START Data for processing

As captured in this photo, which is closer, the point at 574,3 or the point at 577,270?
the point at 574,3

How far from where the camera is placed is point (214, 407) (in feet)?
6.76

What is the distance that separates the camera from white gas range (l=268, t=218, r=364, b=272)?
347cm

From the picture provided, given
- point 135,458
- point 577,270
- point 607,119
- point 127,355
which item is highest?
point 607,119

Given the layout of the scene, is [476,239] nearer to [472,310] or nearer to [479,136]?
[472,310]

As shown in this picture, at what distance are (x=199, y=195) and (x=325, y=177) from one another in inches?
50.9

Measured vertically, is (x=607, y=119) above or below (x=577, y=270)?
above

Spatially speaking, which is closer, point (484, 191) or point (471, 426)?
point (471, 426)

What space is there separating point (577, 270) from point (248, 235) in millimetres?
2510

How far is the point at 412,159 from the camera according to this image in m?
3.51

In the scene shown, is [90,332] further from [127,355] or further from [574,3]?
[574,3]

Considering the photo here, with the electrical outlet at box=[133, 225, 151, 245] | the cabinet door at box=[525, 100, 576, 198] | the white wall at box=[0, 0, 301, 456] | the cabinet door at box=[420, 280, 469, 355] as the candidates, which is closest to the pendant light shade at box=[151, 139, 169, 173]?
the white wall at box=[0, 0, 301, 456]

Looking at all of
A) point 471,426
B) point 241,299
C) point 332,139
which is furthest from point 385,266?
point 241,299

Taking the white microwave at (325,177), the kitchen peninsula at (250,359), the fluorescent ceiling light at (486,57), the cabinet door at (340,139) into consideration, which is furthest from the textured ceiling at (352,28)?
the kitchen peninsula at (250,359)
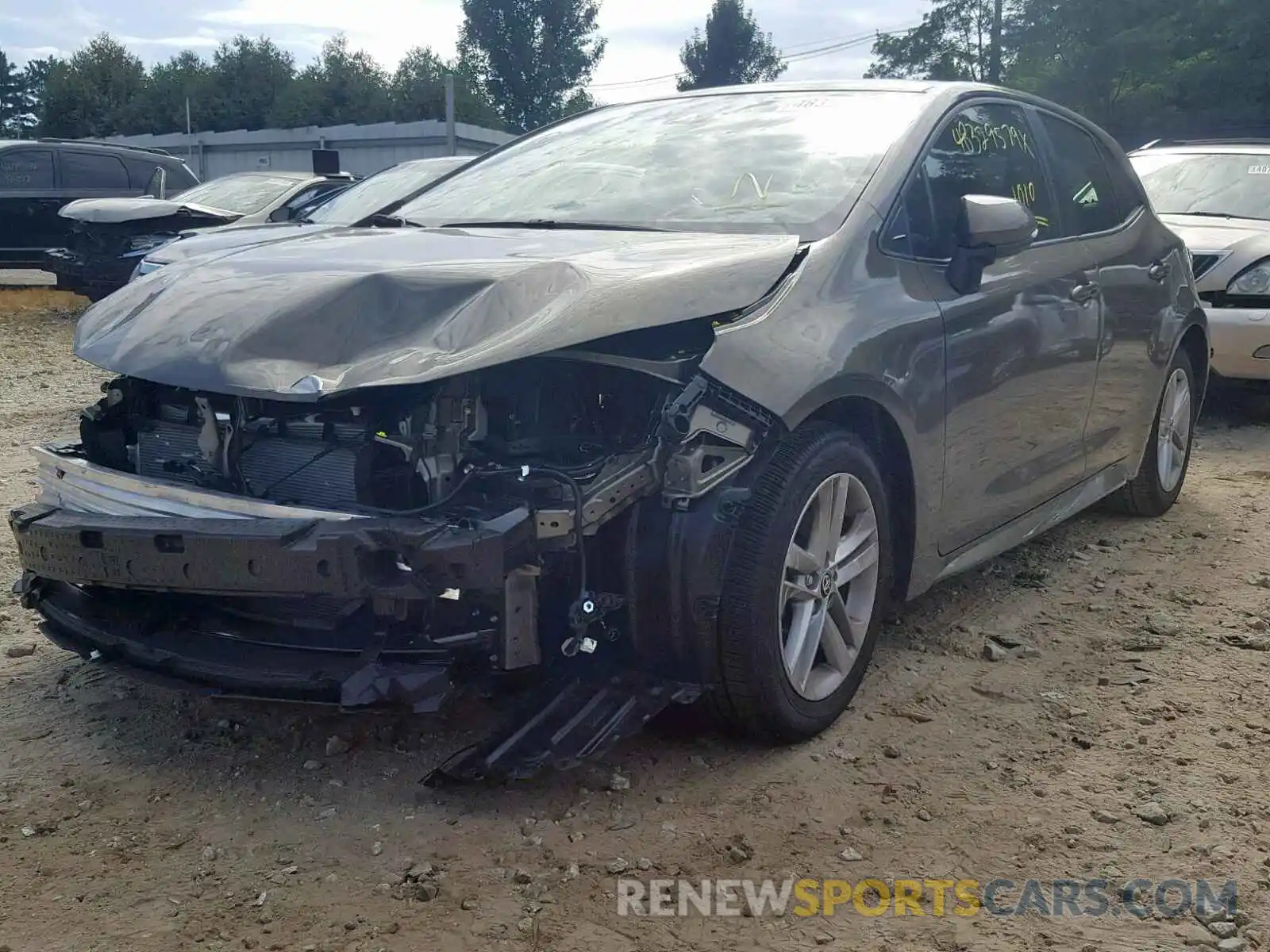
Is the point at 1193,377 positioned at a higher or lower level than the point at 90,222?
lower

END Data for processing

→ **Task prompt**:
Reproduce every line exactly, from the one containing "In the scene" down to the end of the items, with both ends included, and leave the pictures out.

→ **Output**:
In the scene shown, is [90,332] further from [127,355] or further from [574,3]?
[574,3]

Considering the photo here, with the electrical outlet at box=[133, 225, 151, 245] | the cabinet door at box=[525, 100, 576, 198] | the white wall at box=[0, 0, 301, 456] | the cabinet door at box=[420, 280, 469, 355] as the candidates, which is closest to the pendant light shade at box=[151, 139, 169, 173]?
the white wall at box=[0, 0, 301, 456]

Looking at all of
A) point 471,426
B) point 241,299
C) point 332,139
which is furthest from point 385,266?
point 241,299

Taking the white microwave at (325,177), the kitchen peninsula at (250,359), the fluorescent ceiling light at (486,57), the cabinet door at (340,139) into consideration, which is furthest from the textured ceiling at (352,28)?
the kitchen peninsula at (250,359)
Is the point at 1193,377 positioned at a higher or lower level than the point at 90,222?
lower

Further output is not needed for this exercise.